# 1945 Ford 2N won't run without partial choke.



## Country Boy

I have a guy that came into work today asking about his tractor. It had quit on him a couple times, and he traced it to a bad power wire to the ignition coil. Now, it started acting up that it won't run unless he has the choke partway out. He has rebuilt the carburetor, cleaned it 4 times and replaced all the intake gaskets, yet it still runs the same way. It starts very easily, runs great with the choke out, but as you turn the choke off, it runs rougher and rougher until it chokes off. I figure its either a vacuum leak on the intake manifold or one of the passages in the carb are plugged. Told him I would ask around on here to see if there are any known issues with these carbs/tractors or if there is anything in particular he should look for. Its a Marvel-Schebler carb on the tractor.
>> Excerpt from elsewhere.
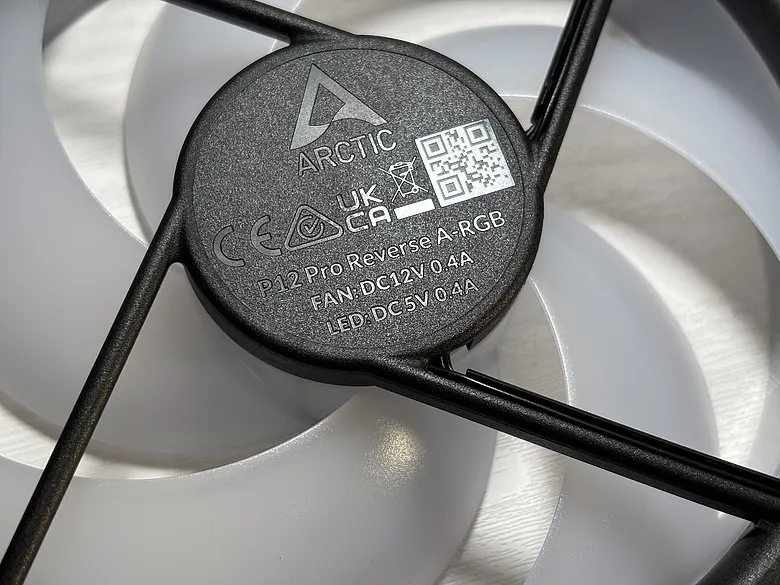 「視覺系玩家必備！」Arctic P12 Pro Reverse A-RGB 反向風扇開箱 ft. MX-71802|小老婆汽機車資訊網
PS- He's not sure if it is a 9N or 2N, however he said it is a 1945 model, so it should be a 2N according to Tractordata.com.


----------



## ftorleans1

Sounds like the Main jet or metering circuit in the carb. is blocked. As most folks already know, If you have to pull the choke to keep it running, The air/fuel mixture is way too lean. Pulling the choke restricts how much air can flow through the throttle bore thus allows the mixture to richen up just enough to keep the engine running. 

It is most certainly a fuel delivery problem... Ask him if he has good fuel flow to the carb.


----------